Copy the full passage below on John Montagu, Earl of Sandwich, word for word.

SELECTED EXTRACT
※

John Montagu was born in 1718, the son of Edward Montagu, Viscount Hinchingbrooke. His father died when John was four, leaving him as his heir. His mother soon remarried and he had little further contact with her.[2] He succeeded his grandfather as Earl of Sandwich in 1729, at the age of ten. He was educated at Eton and at Trinity College, Cambridge,[3] and spent some time travelling, initially going on the Grand Tour around Continental Europe before visiting the more unusual destinations of Greece, Turkey, and Egypt which were then part of the Ottoman Empire.[4] This led him later to found a number of Orientalist societies.[5]
On his return to England in 1739, Montagu took his seat in the House of Lords as a follower of the Duke of Bedford,[6] one of the wealthiest and most powerful politicians of the era. He became a Patriot Whig and one of the sharpest critics of the Walpole government, attacking the government's strategy in the War of the Austrian Succession. Like many Patriot Whigs, Lord Sandwich was opposed to Britain's support of Hanover and strongly opposed the deployment of British troops on the European Continent to protect it, instead arguing that Britain should make greater use of its naval power.[7] He gained attention for his speeches in parliament. His oratory earned him a reputation for clearly setting out his argument even if he lacked natural eloquence.[8]
Political career
In 1744, the Duke of Bedford was invited to join the government, now headed by Henry Pelham, taking the post of First Lord of the Admiralty. Sandwich joined him as one of the commissioners of the Admiralty, in effect serving as deputy under Bedford. The experienced Admiral Lord Anson also joined the Admiralty board and was an influential figure. Bedford spent much of his time at his country estate, and much of the day-to-day running of the Admiralty fell to Sandwich and Anson.[9] Anson had control of the training and discipline of the navy, while Sandwich focused on the administration. Following a proposal by Admiral Edward Vernon, the concept of a Western Squadron was pioneered, which proved very successful.[10] This marked a radical shift in British naval strategy, and led to British success at the Battles of Cape Finisterre.

※

DATA BLOCK
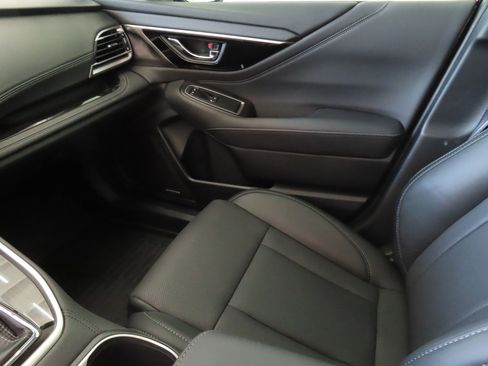 Used 2025 Subaru Legacy Limited image 22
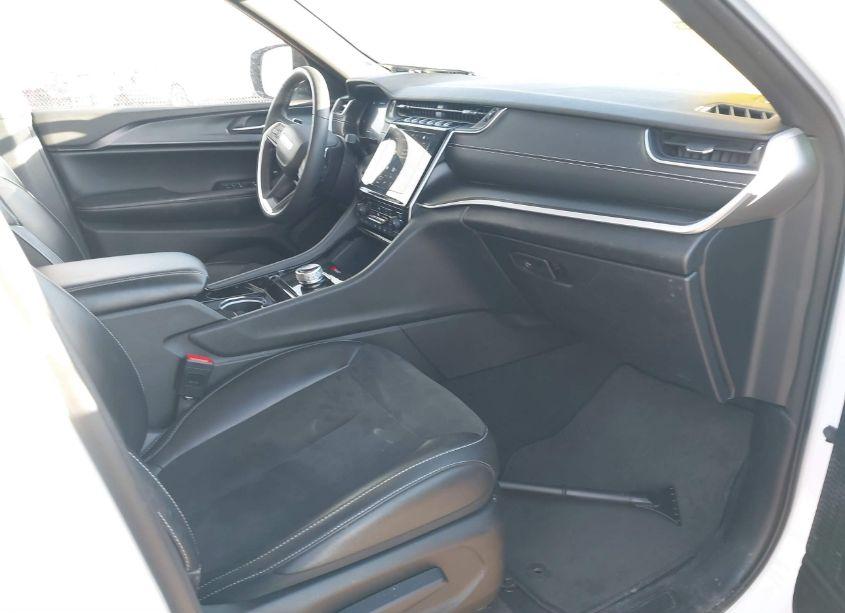 Photo 5 of 2023 Jeep Grand CHEROKEE L ALTITUDE 4X4 (VIN 1C4RJKAG5P8871158)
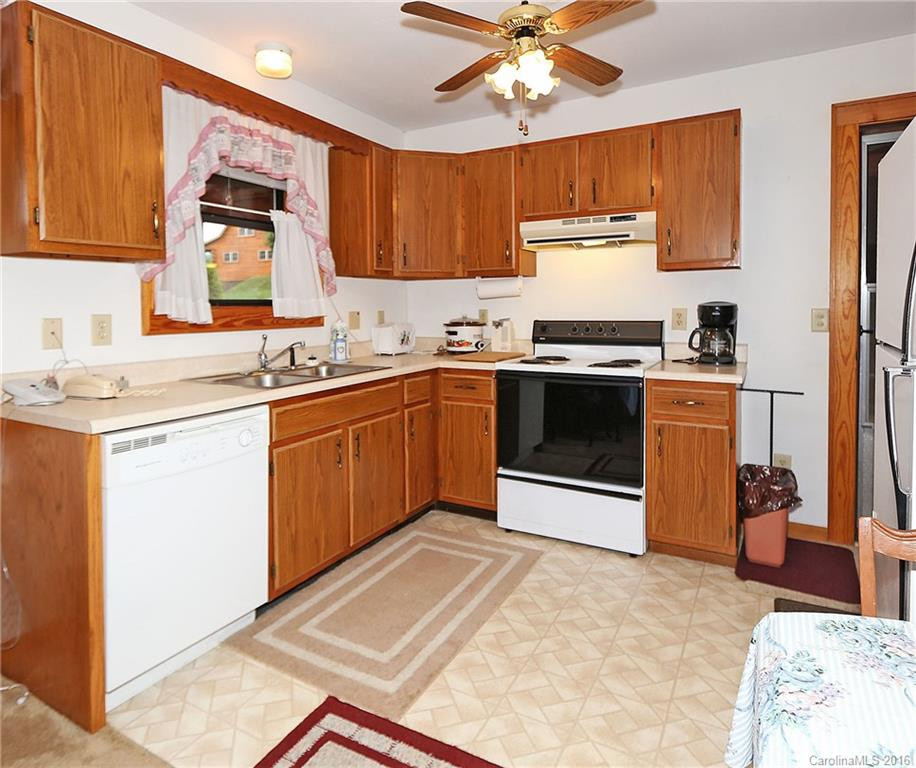 123 Midland Drive - Photo 8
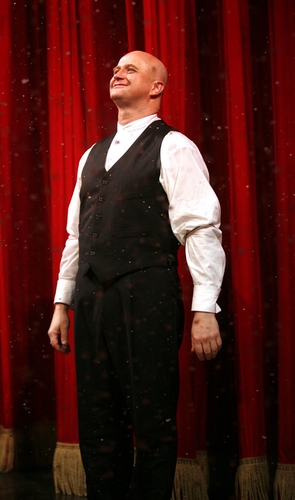 Photo Coverage: 39 STEPS Opening Image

※

RESPONSE AREA
John Montagu was born in 1718, the son of Edward Montagu, Viscount Hinchingbrooke. His father died when John was four, leaving him as his heir. His mother soon remarried and he had little further contact with her.[2] He succeeded his grandfather as Earl of Sandwich in 1729, at the age of ten. He was educated at Eton and at Trinity College, Cambridge,[3] and spent some time travelling, initially going on the Grand Tour around Continental Europe before visiting the more unusual destinations of Greece, Turkey, and Egypt which were then part of the Ottoman Empire.[4] This led him later to found a number of Orientalist societies.[5]
On his return to England in 1739, Montagu took his seat in the House of Lords as a follower of the Duke of Bedford,[6] one of the wealthiest and most powerful politicians of the era. He became a Patriot Whig and one of the sharpest critics of the Walpole government, attacking the government's strategy in the War of the Austrian Succession. Like many Patriot Whigs, Lord Sandwich was opposed to Britain's support of Hanover and strongly opposed the deployment of British troops on the European Continent to protect it, instead arguing that Britain should make greater use of its naval power.[7] He gained attention for his speeches in parliament. His oratory earned him a reputation for clearly setting out his argument even if he lacked natural eloquence.[8]
Political career
In 1744, the Duke of Bedford was invited to join the government, now headed by Henry Pelham, taking the post of First Lord of the Admiralty. Sandwich joined him as one of the commissioners of the Admiralty, in effect serving as deputy under Bedford. The experienced Admiral Lord Anson also joined the Admiralty board and was an influential figure. Bedford spent much of his time at his country estate, and much of the day-to-day running of the Admiralty fell to Sandwich and Anson.[9] Anson had control of the training and discipline of the navy, while Sandwich focused on the administration. Following a proposal by Admiral Edward Vernon, the concept of a Western Squadron was pioneered, which proved very successful.[10] This marked a radical shift in British naval strategy, and led to British success at the Battles of Cape Finisterre.